Nach zwölf Jahren erstmals Mehrheit eingebüßt
Bei der Wahl im Juni hatte die Regierungspartei AKP von Erdogan und Ministerpräsident Ahmet Davutoglu nach mehr als zwölf Jahren der Alleinregierung ihre Mehrheit im Parlament eingebüßt. Bis zum 23. August haben die Politiker Zeit, eine Regierung auf die Beine zu stellen. Doch das gestaltet sich schwierig. Die Kurdenpartei HDP scheidet für Davutoglu als Partnerin von vorneherein aus – die AKP wirft der HDP vor, als Befehlsempfängerin der verbotenen kurdischen Rebellenorganisation PKK an der jüngsten Eskalation der Gewalt mit Anschlägen und Luftangriffen mit Schuld zu sein. Die Nationalistenpartei MHP will mit der AKP nicht koalieren.
Ex-Präsident Gül für Elefantenhochzeit
Bleibt die Variante einer großen Koalition aus AKP und der säkularen Oppositionspartei CHP, die von der Wirtschaft und auch von Politikern wie Ex-Präsident Abdullah Gül favorisiert wird. AKP-Mitbegründer Gül sprach sich für die Elefantenhochzeit aus, weil so eine sehr stabile Regierung gebildet werden könne. Dabei verwies er ausdrücklich auf das Beispiel Deutschland.
Rund 30 Stunden lang haben Delegationen von AKP und CHP in den vergangenen Wochen miteinander verhandelt. Dabei seien viele Übereinstimmungen, aber auch viele Differenzen festgehalten worden, sagte CHP-Unterhändler Haluk Koc. Doch das eigentliche Problem sieht die CHP nicht in Sachfragen, sondern im Präsidentenpalast. “Herr Davutoglu will wirklich eine Regierung bilden und die Probleme des Landes lösen”, sagte CHP-Chef Kemal Kilicdaroglu. “Aber die Person im Präsidentenpalast erlaubt das nicht.”
Erdogan spricht oft von Scheitern der Gespräche
Offiziell unterstützt Erdogan, der in der AKP nach wie vor die Zügel in der Hand hält, zwar das Ziel einer stabilen Regierungskoalition. Aber er spricht in seinen öffentlichen Äußerungen verdächtig oft von einem Scheitern der Gespräche: “Wenn die Politiker das Problem nicht lösen können, dann wird das Volk es lösen”, sagte er mehrmals in den vergangenen Wochen.

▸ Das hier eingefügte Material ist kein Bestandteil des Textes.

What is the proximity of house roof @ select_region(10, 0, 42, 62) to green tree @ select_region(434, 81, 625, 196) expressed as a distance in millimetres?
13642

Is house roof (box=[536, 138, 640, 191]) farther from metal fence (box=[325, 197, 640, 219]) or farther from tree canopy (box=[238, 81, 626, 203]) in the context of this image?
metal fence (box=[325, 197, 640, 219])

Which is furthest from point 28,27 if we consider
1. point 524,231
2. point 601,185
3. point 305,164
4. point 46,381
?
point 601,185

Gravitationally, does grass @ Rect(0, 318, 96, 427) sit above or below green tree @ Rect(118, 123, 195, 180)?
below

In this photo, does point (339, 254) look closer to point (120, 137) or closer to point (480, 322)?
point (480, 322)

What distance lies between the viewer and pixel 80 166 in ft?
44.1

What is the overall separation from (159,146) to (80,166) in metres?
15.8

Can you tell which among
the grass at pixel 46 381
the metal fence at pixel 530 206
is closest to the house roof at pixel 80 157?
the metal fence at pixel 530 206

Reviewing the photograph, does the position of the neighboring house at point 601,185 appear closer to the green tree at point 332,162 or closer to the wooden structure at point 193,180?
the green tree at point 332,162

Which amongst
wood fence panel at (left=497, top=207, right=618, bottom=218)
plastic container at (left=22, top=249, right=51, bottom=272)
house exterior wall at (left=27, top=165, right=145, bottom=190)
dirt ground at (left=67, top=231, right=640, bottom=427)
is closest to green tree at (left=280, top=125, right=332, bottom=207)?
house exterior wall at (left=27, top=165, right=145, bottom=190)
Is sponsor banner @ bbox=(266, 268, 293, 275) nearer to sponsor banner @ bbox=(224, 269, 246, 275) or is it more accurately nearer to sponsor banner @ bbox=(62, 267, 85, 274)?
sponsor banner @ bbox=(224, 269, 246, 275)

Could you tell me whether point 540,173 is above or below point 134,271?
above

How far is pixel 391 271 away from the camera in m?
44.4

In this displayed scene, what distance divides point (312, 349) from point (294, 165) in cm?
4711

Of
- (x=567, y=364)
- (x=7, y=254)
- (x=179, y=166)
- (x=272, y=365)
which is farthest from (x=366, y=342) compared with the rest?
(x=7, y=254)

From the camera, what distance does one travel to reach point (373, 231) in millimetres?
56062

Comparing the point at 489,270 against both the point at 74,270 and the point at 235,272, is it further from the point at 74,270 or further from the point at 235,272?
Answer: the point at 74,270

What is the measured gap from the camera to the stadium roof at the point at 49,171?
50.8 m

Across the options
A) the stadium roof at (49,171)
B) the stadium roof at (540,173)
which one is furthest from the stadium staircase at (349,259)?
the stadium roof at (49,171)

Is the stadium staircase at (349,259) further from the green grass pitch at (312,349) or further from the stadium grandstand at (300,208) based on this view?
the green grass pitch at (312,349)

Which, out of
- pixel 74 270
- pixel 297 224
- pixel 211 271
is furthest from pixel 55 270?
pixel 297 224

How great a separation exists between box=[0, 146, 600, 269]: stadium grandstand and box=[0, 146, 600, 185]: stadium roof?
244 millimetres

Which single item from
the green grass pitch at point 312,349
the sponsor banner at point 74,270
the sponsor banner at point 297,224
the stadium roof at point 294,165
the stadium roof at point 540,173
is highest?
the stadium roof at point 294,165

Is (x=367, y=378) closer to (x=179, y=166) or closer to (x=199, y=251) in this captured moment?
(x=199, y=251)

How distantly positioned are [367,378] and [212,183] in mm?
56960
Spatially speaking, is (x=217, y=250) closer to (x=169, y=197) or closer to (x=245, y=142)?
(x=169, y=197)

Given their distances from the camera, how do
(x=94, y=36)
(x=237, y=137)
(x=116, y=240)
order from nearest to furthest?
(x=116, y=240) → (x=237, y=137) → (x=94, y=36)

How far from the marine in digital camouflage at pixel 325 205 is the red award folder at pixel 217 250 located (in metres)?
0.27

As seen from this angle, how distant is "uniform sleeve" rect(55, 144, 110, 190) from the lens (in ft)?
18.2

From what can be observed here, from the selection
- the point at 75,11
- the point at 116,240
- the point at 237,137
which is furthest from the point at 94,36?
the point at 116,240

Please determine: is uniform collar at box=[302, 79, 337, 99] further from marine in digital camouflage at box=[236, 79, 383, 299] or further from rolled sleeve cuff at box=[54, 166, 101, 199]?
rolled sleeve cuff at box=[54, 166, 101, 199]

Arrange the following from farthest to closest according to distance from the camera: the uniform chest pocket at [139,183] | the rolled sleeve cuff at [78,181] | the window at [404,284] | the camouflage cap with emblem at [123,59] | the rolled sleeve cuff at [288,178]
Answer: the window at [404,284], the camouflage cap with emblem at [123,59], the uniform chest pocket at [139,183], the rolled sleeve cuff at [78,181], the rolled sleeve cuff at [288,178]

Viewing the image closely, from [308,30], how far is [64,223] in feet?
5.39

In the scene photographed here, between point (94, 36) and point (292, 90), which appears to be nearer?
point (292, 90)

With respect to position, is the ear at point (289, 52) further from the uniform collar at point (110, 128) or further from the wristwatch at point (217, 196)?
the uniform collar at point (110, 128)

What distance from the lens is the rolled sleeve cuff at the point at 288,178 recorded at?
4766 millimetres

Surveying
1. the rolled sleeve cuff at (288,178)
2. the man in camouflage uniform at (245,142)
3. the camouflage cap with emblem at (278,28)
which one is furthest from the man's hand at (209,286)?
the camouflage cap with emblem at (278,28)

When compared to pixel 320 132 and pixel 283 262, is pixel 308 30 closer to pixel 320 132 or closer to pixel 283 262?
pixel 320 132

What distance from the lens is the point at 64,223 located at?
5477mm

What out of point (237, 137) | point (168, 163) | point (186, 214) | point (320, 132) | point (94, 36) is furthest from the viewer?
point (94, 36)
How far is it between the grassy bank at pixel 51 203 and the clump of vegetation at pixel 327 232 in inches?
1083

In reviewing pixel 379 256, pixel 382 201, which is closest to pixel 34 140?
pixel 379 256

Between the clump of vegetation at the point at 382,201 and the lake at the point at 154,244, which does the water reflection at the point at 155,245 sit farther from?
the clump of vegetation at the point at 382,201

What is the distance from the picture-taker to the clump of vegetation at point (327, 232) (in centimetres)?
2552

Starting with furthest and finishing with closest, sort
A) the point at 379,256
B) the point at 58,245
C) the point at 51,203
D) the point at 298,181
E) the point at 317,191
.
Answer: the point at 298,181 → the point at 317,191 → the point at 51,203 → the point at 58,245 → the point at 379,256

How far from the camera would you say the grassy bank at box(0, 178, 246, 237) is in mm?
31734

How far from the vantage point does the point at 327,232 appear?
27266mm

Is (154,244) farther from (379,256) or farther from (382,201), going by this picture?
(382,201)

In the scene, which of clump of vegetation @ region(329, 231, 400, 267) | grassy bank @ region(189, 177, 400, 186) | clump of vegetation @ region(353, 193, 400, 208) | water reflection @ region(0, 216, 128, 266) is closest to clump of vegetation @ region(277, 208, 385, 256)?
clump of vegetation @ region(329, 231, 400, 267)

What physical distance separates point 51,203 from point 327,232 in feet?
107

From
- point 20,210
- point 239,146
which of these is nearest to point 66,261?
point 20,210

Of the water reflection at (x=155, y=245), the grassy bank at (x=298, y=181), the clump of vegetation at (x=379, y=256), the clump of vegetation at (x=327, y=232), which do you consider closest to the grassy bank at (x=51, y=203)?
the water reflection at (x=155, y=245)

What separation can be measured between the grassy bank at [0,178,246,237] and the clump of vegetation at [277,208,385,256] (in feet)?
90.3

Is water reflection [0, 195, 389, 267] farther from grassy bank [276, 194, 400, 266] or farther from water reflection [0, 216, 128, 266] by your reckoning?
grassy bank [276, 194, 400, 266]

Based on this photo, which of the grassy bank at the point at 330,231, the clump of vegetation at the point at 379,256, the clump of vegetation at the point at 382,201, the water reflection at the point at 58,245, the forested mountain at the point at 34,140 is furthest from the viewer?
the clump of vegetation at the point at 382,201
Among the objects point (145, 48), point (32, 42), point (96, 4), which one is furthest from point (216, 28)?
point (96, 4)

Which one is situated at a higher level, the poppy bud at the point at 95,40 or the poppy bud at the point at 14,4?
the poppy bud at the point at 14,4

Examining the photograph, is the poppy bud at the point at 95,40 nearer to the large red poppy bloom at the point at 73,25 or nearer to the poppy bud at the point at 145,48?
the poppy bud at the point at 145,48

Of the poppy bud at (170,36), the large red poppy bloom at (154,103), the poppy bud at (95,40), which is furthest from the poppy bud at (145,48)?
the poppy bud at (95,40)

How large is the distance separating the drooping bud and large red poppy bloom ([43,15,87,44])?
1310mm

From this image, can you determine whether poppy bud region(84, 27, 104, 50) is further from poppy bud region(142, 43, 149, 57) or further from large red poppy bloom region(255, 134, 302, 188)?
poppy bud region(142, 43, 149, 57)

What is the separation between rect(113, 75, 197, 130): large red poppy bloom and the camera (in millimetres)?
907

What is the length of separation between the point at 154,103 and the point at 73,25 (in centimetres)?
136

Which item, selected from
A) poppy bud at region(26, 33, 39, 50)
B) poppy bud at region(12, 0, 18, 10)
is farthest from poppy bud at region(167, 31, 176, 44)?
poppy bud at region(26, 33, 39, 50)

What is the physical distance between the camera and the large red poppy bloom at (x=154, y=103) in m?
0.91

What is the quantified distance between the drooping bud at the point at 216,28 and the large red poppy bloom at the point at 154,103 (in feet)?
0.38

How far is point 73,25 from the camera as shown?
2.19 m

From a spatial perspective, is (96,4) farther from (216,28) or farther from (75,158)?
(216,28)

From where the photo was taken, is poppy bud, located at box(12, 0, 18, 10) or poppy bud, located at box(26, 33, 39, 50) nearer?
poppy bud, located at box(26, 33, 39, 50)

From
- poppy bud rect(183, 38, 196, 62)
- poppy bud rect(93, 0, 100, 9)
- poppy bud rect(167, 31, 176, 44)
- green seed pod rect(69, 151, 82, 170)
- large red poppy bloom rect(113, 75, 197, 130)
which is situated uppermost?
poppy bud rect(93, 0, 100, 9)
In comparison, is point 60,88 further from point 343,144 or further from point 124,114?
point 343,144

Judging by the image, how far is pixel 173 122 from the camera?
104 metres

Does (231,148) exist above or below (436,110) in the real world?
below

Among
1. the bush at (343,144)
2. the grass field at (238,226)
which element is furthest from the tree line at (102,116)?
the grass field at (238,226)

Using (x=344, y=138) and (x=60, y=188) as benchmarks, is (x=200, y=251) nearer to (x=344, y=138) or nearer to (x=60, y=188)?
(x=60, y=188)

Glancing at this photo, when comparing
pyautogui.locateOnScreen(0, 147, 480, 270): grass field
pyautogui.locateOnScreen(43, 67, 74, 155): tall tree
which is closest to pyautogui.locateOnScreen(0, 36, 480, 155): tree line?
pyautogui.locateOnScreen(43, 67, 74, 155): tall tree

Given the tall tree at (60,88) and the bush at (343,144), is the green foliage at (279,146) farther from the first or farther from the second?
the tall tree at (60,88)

Sollte bis zum 23. August keine Regierung ausgehandelt sein, kann der Staatspräsident Neuwahlen ansetzen, die innerhalb von drei Monaten stattfinden müssen. Allgemein wird mit einem Wahltermin Ende November gerechnet.
Laut Presseberichten hofft Erdogan, dass die AKP bei einer Neuwahl die Parlamentsmehrheit wieder erobern könnte – und dass er dann doch noch sein Ziel eines Präsidialsystems verwirklichen kann. Kritiker sehen das jüngste Vorgehen Ankaras gegen die PKK und die Aufkündigung des Friedensprozesses mit den Kurdenrebellen als Versuch Erdogans, die HDP unter die für den Parlamentseinzug entscheidende Zehnprozent-Hürde zu drücken und gleichzeitig nationalistische Wähler für die AKP zu gewinnen. Die einzige Schuld seiner Partei liege darin, im Juni 13 Prozent erhalten zu haben, sagte HDP-Chef Selahattin Demirtas.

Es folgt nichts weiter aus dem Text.